Headed through the sleet and snow tonight to shoot the Sonics vs. Spurs game at KeyArena.

At the media gate, the security guard tells me even though I'll be warm and dry tonight at the basketball game tonight, I'll likely be cold and wet at the Seahawks game tomorrow for Monday Night Football.

"It might snow", she says.

"I hope so!", is my reply. She looks at me like I've got horns growing out of my head (gee, I've been getting that look a lot lately — note to self — "Get new barber").

I explain to her that if I have to be out in the elements, I hope the elements at least contribute to the pictures.

What does that mean? It means, if it's gonna snow, I hope it SNOWS!

Like serious, HUGE falling flakes of snow that cover the field, gather on faces, and add to the atmosphere.

Something like this photo from last season's game in Philly, when the Seahawks destroyed the Eagles, coincidentally on Monday Night Football.


(Canon EOS 1d Mark II, EF 400mm/f2.8 lens, ISO 1000, 1/640 sec., f2.8)

Or, something like this from a VERY rainy game in Kansas City at Arrowhead Stadium in 1998.

When I started shooting pro football, there were still a good number of stadiums with real grass fields. Because of costs, upkeep, and the improvement of artificial surfaces, that number has reduced greatly.

Grass made for great photos, especially under adverse conditions. In rain and snow, the mud would decorate the uniforms and splatter the faces of the players.

Football "felt" rougher. Now it looks so sanitized because no one ever gets dirty anymore.

Oh, don't get me wrong. Football IS rougher than ever. The players are bigger, faster and stronger, and the collisions are tremendous.

Unfortunately, that doesn't always show up in today's photos.

Back to my point. I hope it snows or rains hard, just to give the photos a different look.

Finally, another difference between reporters and photographers was illustrated tonight in the Sonics' press room before their game with the San Antonio Spurs.

A local columnist remarked to me that the weather at the past few home Seahawks games hasn't been so bad (even though one of his colleagues described the Seahawks vs. Raiders game on November 6th as being played in a "continous monsoon").

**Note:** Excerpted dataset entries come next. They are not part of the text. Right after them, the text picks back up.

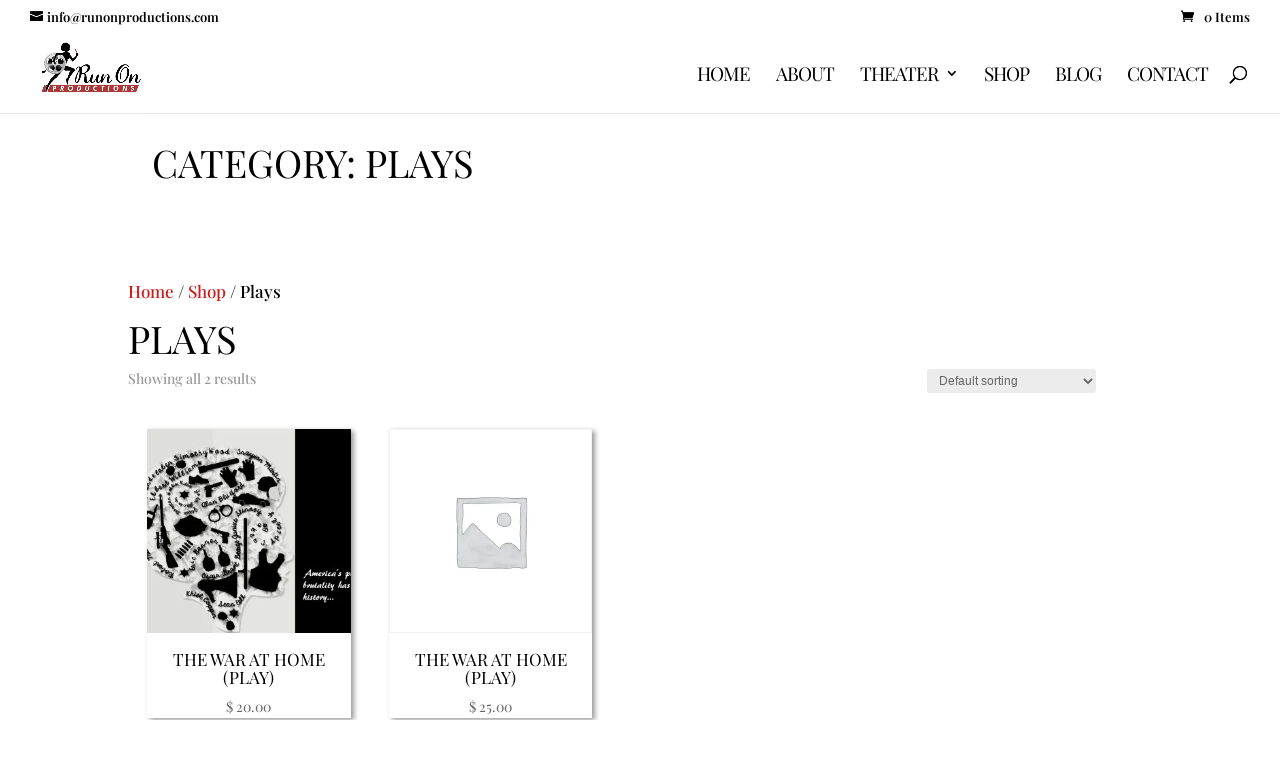

--- FILE ---
content_type: text/css
request_url: https://www.runonproductions.com/wp-content/et-cache/taxonomy/product_cat/25/et-divi-dynamic-ds.css?ver=1768639908
body_size: -48
content:
/*! The following theme stylesheet was modified by the Divi Switch plugin by WP Zone to implement user customization(s) - Tue, 13 Jan 2026 09:51:15 -0500 */


--- FILE ---
content_type: text/css
request_url: https://www.runonproductions.com/wp-content/et-cache/taxonomy/product_cat/25/et-divi-dynamic-late-ds.css?ver=1768639908
body_size: -49
content:
/*! The following theme stylesheet was modified by the Divi Switch plugin by WP Zone to implement user customization(s) - Sat, 17 Jan 2026 03:51:48 -0500 */


--- FILE ---
content_type: text/css
request_url: https://www.runonproductions.com/wp-content/et-cache/global/et-divi-customizer-global.min.css?ver=1765504623
body_size: 275
content:
.woocommerce div.product div.images,.woocommerce div.product div.summary{padding:5px!important}.woocommerce .et_overlay{background:#9e0022!important}.woocommerce div.product .woocommerce-tabs ul.tabs li{background-color:#ffffff!important}body.woocommerce #content-area div.product .woocommerce-tabs ul.tabs{background-color:#ffffff!important}.woocommerce ul.products li.product,.woocommerce-page ul.products li.product{background-color:#ffffff!important;text-align:center!important;-webkit-box-shadow:10px 10px 5px 0px rgba(0,0,0,0.4)!important;-moz-box-shadow:10px 10px 5px 0px rgba(0,0,0,0.4)!important;box-shadow:3px 2px 5px 0px rgba(0,0,0,0.4)!important;padding:0px!important}.entry-summary p.price span{color:#9e0022!important}.product .related h2{font-size:21px!important}.woocommerce button.alt.single_add_to_cart_button{color:#fff!important;background-color:#000099!important;font-family:\'Playfair Display\'!important;border-color:#fff!important}.wc-proceed-to-checkout a.checkout-button,.woocommerce-cart .wc-proceed-to-checkout a.checkout-button,.woocommerce-checkout .wc-proceed-to-checkout a.checkout-button{color:#fff!important;background-color:#000099!important;font-family:\'Playfair Display\'!important;border-color:#fff!important}.woocommerce #content input.button.alt:hover,.woocommerce #respond input#submit.alt:hover,.woocommerce a.button.alt:hover,.woocommerce button.button.alt:hover,.woocommerce input.button.alt:hover,.woocommerce-page #content input.button.alt:hover,.woocommerce-page #respond input#submit.alt:hover,.woocommerce-page a.button.alt:hover,.woocommerce-page button.button.alt:hover,.woocommerce-page input.button.alt:hover{color:#fff!important;background-color:#000099!important;font-family:\'Playfair Display\'!important;border-color:#fff!important}.woocommerce #content input.button:hover,.woocommerce #respond input#submit:hover,.woocommerce a.button:hover,.woocommerce button.button:hover,.woocommerce input.button:hover,.woocommerce-page #content input.button:hover,.woocommerce-page #respond input#submit:hover,.woocommerce-page a.button:hover,.woocommerce-page button.button:hover,.woocommerce-page input.button:hover{color:#fff!important;background-color:#000099!important;font-family:\'Playfair Display\'!important;border-color:#000099!important}.woocommerce #content input.button,.woocommerce #respond input#submit,.woocommerce a.button,.woocommerce button.button,.woocommerce input.button,.woocommerce-page #content input.button,.woocommerce-page #respond input#submit,.woocommerce-page a.button,.woocommerce-page button.button,.woocommerce-page input.button{color:#fff!important;background-color:#af0000!important;font-family:\'Playfair Display\'!important;border-color:#af0000!important}.woocommerce #content input.button.alt:hover,.woocommerce #respond input#submit.alt:hover,.woocommerce a.button.alt:hover,.woocommerce button.button.alt:hover,.woocommerce input.button.alt:hover,.woocommerce-page #content input.button.alt:hover,.woocommerce-page #respond input#submit.alt:hover,.woocommerce-page a.button.alt:hover,.woocommerce-page button.button.alt:hover,.woocommerce-page input.button.alt:hover{color:#fff!important;background-color:#000!important;font-family:\'Playfair Display\'!important;border-color:#000!important}

--- FILE ---
content_type: text/css
request_url: https://www.runonproductions.com/wp-content/et-cache/taxonomy/product_cat/25/et-divi-dynamic-late-ds.css
body_size: -45
content:
/*! The following theme stylesheet was modified by the Divi Switch plugin by WP Zone to implement user customization(s) - Sat, 17 Jan 2026 03:51:48 -0500 */


--- FILE ---
content_type: application/x-javascript
request_url: https://www.runonproductions.com/wp-content/plugins/divi-switch/includes/output/script.js?ver=1765476471
body_size: 341
content:
jQuery(document).ready(function($){        $unformattednum = $('#et-info-phone').text();
        $formattednum = $unformattednum.replace(/-|\s/g,"");
        $("#et-info-phone").wrapInner("<a href=tel:" + $formattednum + "></a>");
        
        $('.et-social-icon a').attr('target','_blank');


    
        function stickyFooter(){
        var footer = $("footer:first");
        if ( footer.length ) {
        var position = footer.position();
        var height = $(window).height();
        height = height - position.top;
        height = height - footer.outerHeight();
        if (height > 0) {
        footer.css({'margin-top' : height+'px'});
        }
        }
        }
        stickyFooter();
        $(window).resize(function(){
        stickyFooter();
        });

                var menuItem = $('#top-menu > li > a');
        var menuItemBottomPadding = menuItem.innerHeight() - menuItem.height();
        var menuItemBorderHeight = 1
        var menuItemOffset = (menuItemBottomPadding * 65) / 100;
        var menuItemBottomValue = Math.abs(menuItemBottomPadding - menuItemOffset + menuItemBorderHeight);

        
        function ds_divi_switch_add_css(css) {
            var $style = jQuery('#ds-divi-switch-js-css');
            if (!$style.length) {
                $style = jQuery('<style id="ds-divi-switch-js-css">').appendTo('head');
            }
            $style.append(css);
        }

        if(typeof css !== 'undefined') {
            ds_divi_switch_add_css(css);
        }
        });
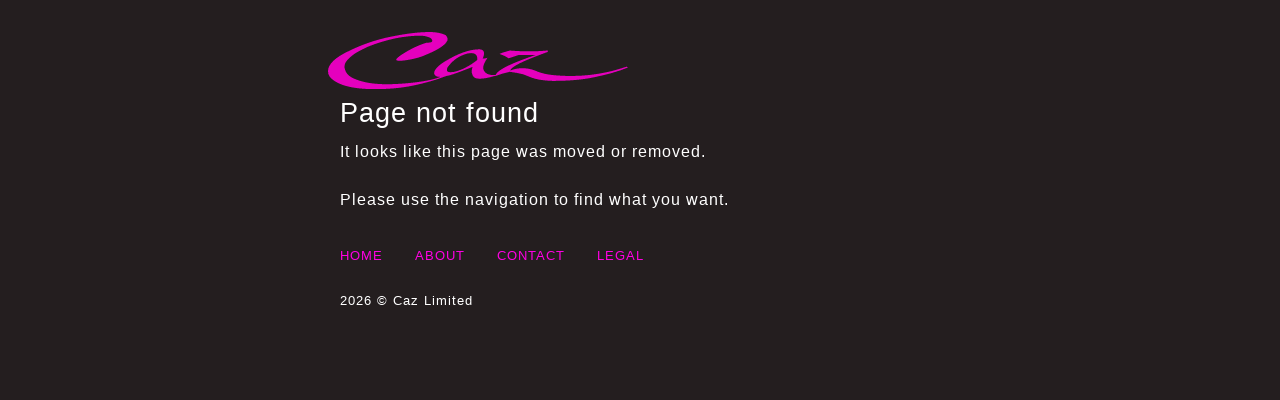

--- FILE ---
content_type: text/html; charset=utf-8
request_url: https://www.caz.ltd.uk/errors/404
body_size: 220
content:
<!DOCTYPE html>
<html lang="en-gb">
<head>
	<meta charset="utf-8" />
	<meta name="viewport" content="width=device-width, initial-scale=1.0" />
	<title></title>
	<link rel="stylesheet" href="/css/reset.css" type="text/css" />
	<link rel="stylesheet" href="/lib/bootstrap/dist/css/bootstrap.min.css" type="text/css" />
	<link rel="stylesheet" href="/css/app.css?v=E3_2YssK2v3QYhhUn62eqypU8EF7xHsCHbcQ_Mh_rDk" type="text/css" />
	<link rel="stylesheet" href="/Caz.Web.styles.css" type="text/css" />
		<link rel="apple-touch-icon" sizes="180x180" href="/apple-touch-icon.png">
	<link rel="icon" type="image/png" sizes="32x32" href="/favicon-32x32.png">
	<link rel="icon" type="image/png" sizes="16x16" href="/favicon-16x16.png">
	<link rel="manifest" href="manifest.json">
	<link rel="mask-icon" href="/safari-pinned-tab.svg" color="#5bbad5">
	<meta name="msapplication-TileColor" content="#da532c">
	<meta name="theme-color" content="#ffffff">
</head>
<body>
	<div class="main-content">
			<div class="logo-small"><img class="main-logo" src="/assets/caz-logo-2024.svg" /></div>
		<main role="main" id="main">
			<h1>Page not found</h1>
<p>It looks like this page was moved or removed.</p>
<p>Please use the navigation to find what you want.</p>

		</main>
		<footer >
			<ul class="nav justify-content-start" style="">
				<li class="nav-item">
					<a class="nav-link" href="">Home</a>
				</li>
				<li class="nav-item">
					<a class="nav-link" href="">About</a>
				</li>
				<li class="nav-item">
					<a class="nav-link" href="">Contact</a>
				</li>
				<li class="nav-item">
					<a class="nav-link" href="">Legal</a>
				</li>
			</ul>
			
			<p class="copyright">2026 © Caz Limited</p>  
		</footer>
	</div>
	<script src="/lib/jquery/dist/jquery.min.js"></script>
	<script src="/lib/bootstrap/dist/js/bootstrap.bundle.min.js"></script>
	
	
</body>
</html>

--- FILE ---
content_type: text/css
request_url: https://www.caz.ltd.uk/css/app.css?v=E3_2YssK2v3QYhhUn62eqypU8EF7xHsCHbcQ_Mh_rDk
body_size: -60
content:
a{padding:0;color:#ff00e2;background-color:transparent;text-decoration:none;}
a:link,a:visited{color:#ff00e2;background-color:transparent;}
a:hover{color:inherit;}
body{margin-top:1rem;padding:1rem;color:#ffffff;background-color:#241e1f;font-size:1em;font-family:'Segoe UI',Avenir,sans-serif;font-weight:normal;line-height:150%;letter-spacing:1px;}
h1{padding:0.5rem 0 0.2rem 0;font-size:1.7em;font-weight:normal;}
h2{padding:0.5rem 0 0.3rem 0;font-size:1.4em;font-weight:normal;}
h3{padding:0.5rem 0 0.3rem 0;font-size:1.1em;font-weight:normal;}
footer ul li {font-size:0.8em; text-transform:uppercase;}
footer ul li:first-child a { padding-left:0;}
label{color:#241e1f;color:#000000;}
p{padding-bottom:0.5em;}
.logo-big {margin-left: -12px;}
.logo-small {margin-left: -12px; max-width:50%;height:auto;}
.form-control-required{color:#ff00e2;font-weight:bold;--bs-body-weight:bold;}
.image-runaround-right{float:left;margin-right:20px;display:inline-block;}
.image-runaround-right img{border:1px solid #cccccc;margin:0 5px 0.1em 0;}
.main-content{width:100%;margin:0 auto;max-width:600px;}
.main-logo{width:100%;max-width:400px;}
.margin-top-1em{margin-top:1em;}
.padding-top-0{padding-top:0;}
.silver-gradient{background:linear-gradient(to right,#EFEFEF 0%,#D7D7D7 50%,#EFEFEF 100%);}
.copyright { font-size: 0.8em; margin-top:1em;}


--- FILE ---
content_type: image/svg+xml
request_url: https://www.caz.ltd.uk/assets/caz-logo-2024.svg
body_size: 2844
content:
<svg width="100%" height="100%" viewBox="0 0 4428 839" version="1.1" xmlns="http://www.w3.org/2000/svg" xmlns:xlink="http://www.w3.org/1999/xlink" xml:space="preserve" xmlns:serif="http://www.serif.com/" style="fill-rule:evenodd;clip-rule:evenodd;stroke-linejoin:round;stroke-miterlimit:2;">
    <g transform="matrix(1,0,0,1,-146.943,-242.548)">
        <path d="M1817.54,914.716C1817.54,914.716 1691.24,965.012 1444.46,1019.96C1267.23,1061.33 1050.66,1082.74 829.562,1081.25C421.86,1079.38 282.688,989.969 222.6,947.074C174.093,913.642 146.164,870.569 147.081,820.231C142.738,725.074 240.722,617.84 468.335,514.874C596.108,453.236 764.177,383.397 997.768,327.596C1253.74,272.391 1444.42,246.354 1621.47,243.169C1717.1,239.151 1812.46,254.726 1882.3,287.547C1905.74,314.254 1920.91,343.119 1907.51,369.827C1878.68,436.893 1762.29,508.129 1578.74,582.563C1516.27,610.615 1448.33,627.927 1381.56,641.891C1358.45,646.723 1335.21,650.974 1311.89,654.579C1269.61,661.113 1221.87,668.779 1178.77,663.161C1165.44,661.423 1146.16,656.621 1156.92,639.626C1159.45,635.63 1162.39,631.839 1165.82,628.579C1176.01,618.885 1186.48,609.439 1197.63,600.879C1212.99,589.098 1228.99,578.168 1245.23,567.642C1353.89,497.213 1474.58,437.763 1598.51,399.741C1619.11,399.856 1655.36,399.626 1676.49,388.927C1683.7,385.275 1689.72,368.882 1684.72,361.679C1674.91,327.358 1631.29,315.302 1578.4,303.09C1559.17,299.29 1529.42,297.116 1510.44,297.153C1441,297.288 1403.09,299.745 1333.29,306.391C1203.18,318.777 1077.03,346.698 951.76,383.591C881.143,404.388 810.582,427.164 742.58,455.519C692.624,476.349 618.714,515.535 579.625,536.958C527.983,565.26 486.988,598.766 445.573,640.131C414.388,671.278 386.469,710.801 389.904,757.164C392.084,786.585 404.249,817.617 419.928,842.383C430.562,859.18 443.048,872.743 458.651,885.076C502.779,919.958 559.264,939.098 611.752,956.924C763.843,1004.21 958.906,1023.45 1284.4,996.988C1665.68,966.031 1795.87,905.335 1799.72,903.55L1791.19,898.207C1760.9,903.129 1734.9,892.579 1716.07,861.954C1698.87,816.98 1758.3,740.407 1887.41,665.434C2062.95,561.538 2226.52,497.758 2380.26,496.338C2466.81,500.511 2459.52,569.108 2428.99,632.64C2452.79,633.45 2476.58,629.647 2500.38,621.983C2439.29,709.76 2424.1,768.339 2449.45,810.463C2474.21,860.614 2536.41,879.875 2620.5,874.088C2656.74,786.455 2900.41,686.095 3211.45,579.803L2957.87,581.355L2811.57,628.826C2782.84,607.012 2742.44,585.113 2678.11,564.995C2709.55,548.137 2771.05,531.279 2833.09,514.421C3056.1,532.721 3233.71,528.959 3388.92,513.356L3389.27,535.081C3106.9,637.913 2848.06,742.163 2837.39,808.911C2952.68,756.404 3108.4,769.401 3198.27,806.741C3323.53,861.178 3428.01,876.56 3615.99,885.231C3840.12,896.568 4065.29,876.048 4284.37,827.871C4376.72,807.564 4466.88,779.012 4557.03,750.784L4574.73,763.273C4415.12,829.091 4241.45,872.705 4061.49,909.705C3901.66,941.982 3712.67,960.208 3463,960.279C3378.3,957.095 3295.63,950.683 3212.93,930.55C3148.46,914.855 3087.39,884.882 3025.38,862.515C2962.85,846.836 2897.43,835.441 2829.81,826.542C2762.3,840.78 2695.64,860.042 2629.82,884.449L2586.79,893.047C2508.29,917.904 2403.72,935.326 2354.04,924.588C2316.76,922.848 2285.47,904.989 2270.24,843.893C2265.9,813.336 2269.55,783.666 2280.47,754.804C2129.24,813.623 1941.06,887.345 1895.69,887.138L1817.54,914.716ZM1934.55,731.926C1909.97,759.735 1898.7,777.553 1902.76,810.108C1909.51,826.162 1927.59,831.895 1950.43,832.355C2019.96,834.876 2086.65,805.287 2149.39,778.962C2232.57,738.412 2294.19,698.11 2350.24,652.473C2356.98,569.818 2309.34,534.744 2195.79,560.625C2068.06,598.693 1997.68,656.544 1934.55,731.926Z" style="fill:rgb(229,0,189);"/>
    </g>
</svg>
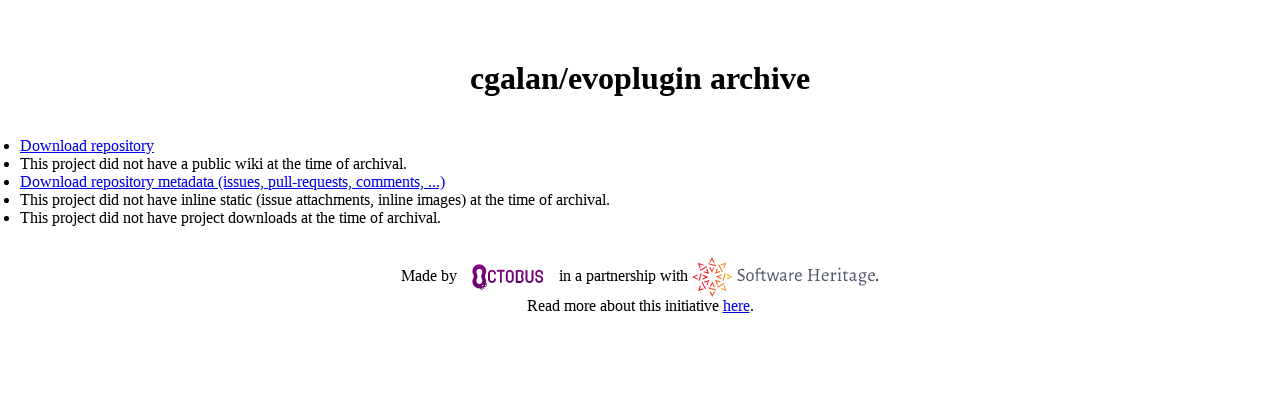

--- FILE ---
content_type: text/html
request_url: https://bitbucket-archive.softwareheritage.org/projects/cg/cgalan/evoplugin.html
body_size: 991
content:
<!DOCTYPE html>
<html lang="en">
<head>
  <meta charset="utf-8">
  <meta http-equiv="Content-Type" content="text/html; charset=utf-8"/>
  <meta name=viewport content="width=device-width, initial-scale=1">
  <meta name="title" content="Mercurial Bitbucket Archive">
  <meta name="Description"
        content="Archive of the public Bitbucket Mercurial repositories">

  <link rel="apple-touch-icon" sizes="180x180" href="/images/apple-touch-icon.png">
  <link rel="icon" type="image/png" sizes="32x32" href="/images/favicon-32x32.png">
  <link rel="icon" type="image/png" sizes="16x16" href="/images/favicon-16x16.png">
  <link rel="manifest" href="/images/site.webmanifest">
  <link rel="mask-icon" href="/images/safari-pinned-tab.svg" color="#5bbad5">
  <meta name="msapplication-TileColor" content="#da532c">
  <meta name="theme-color" content="#ffffff">


  <title>Mercurial Bitbucket Archive | 
cgalan/evoplugin archive
</title>
  <link type="text/css" rel="stylesheet" href="/style.css"/>
  
  
</head>
<body>






  
  <main class="project-archive">
    <header>
      <h1>cgalan/evoplugin archive</h1>
    </header>
  <ul>
  <li>
    <a class="project-archive__link"
       title="Download repository"
       href="/new-static/be/be81b2d9-7264-455d-8ffe-5ec7872eba19/be81b2d9-7264-455d-8ffe-5ec7872eba19-repository.tar.gz">Download repository</a>
  </li>
  <li>
    
      This project did not have a public wiki at the time of archival.
    
  </li>
  <li>
    <a class="project-archive__link"
       title="Download repository metadata"
       href="/new-static/be/be81b2d9-7264-455d-8ffe-5ec7872eba19/be81b2d9-7264-455d-8ffe-5ec7872eba19-metadata.tar.gz">Download repository metadata
                                               (issues,
                                               pull-requests, comments,
                                               ...)</a>
  </li>
  <li>
    
      This project did not have inline static (issue attachments, inline images) at the time of archival.
    
  </li>
  <li>
    
      This project did not have project downloads at the time of archival.
    
  </li>
  </ul>
  </main>


<footer class="footer">
    Made by <a href="https://www.octobus.net" title="Octobus's website"><img class="footer__logo" src="/images/octobus_color.svg" alt="Octobus"/></a> in a partnership with <a href="https://www.softwareheritage.org" title="Software Heritage's website"><img class="footer__logo" alt="Software Heritage" src="/images/software-heritage-logo-title.svg"/></a>. <br/>
    Read more about this initiative <a href="https://octobus.net/blog/2020-04-23-heptapod-and-swh.html" title="SWH and Octobus partnership">here</a>.
</footer>
</body>
</html>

I agreed, saying that heavy rain isn't as hard on photographers as a blowing sideways mist, which gets into lenses much easier, as was the case for that Monday Night game against the Raiders.

He laughed and pointed out that it was a warm 72 degrees and dry in the press box at Qwest Field that whole night.

Ouch.

(p.s. For those of you that have asked, I shoot more than football. I photographed the Sonics tonight, and will post about shooting basketball soon. I took a few days away for the holidays, but will talk hoops in the near future).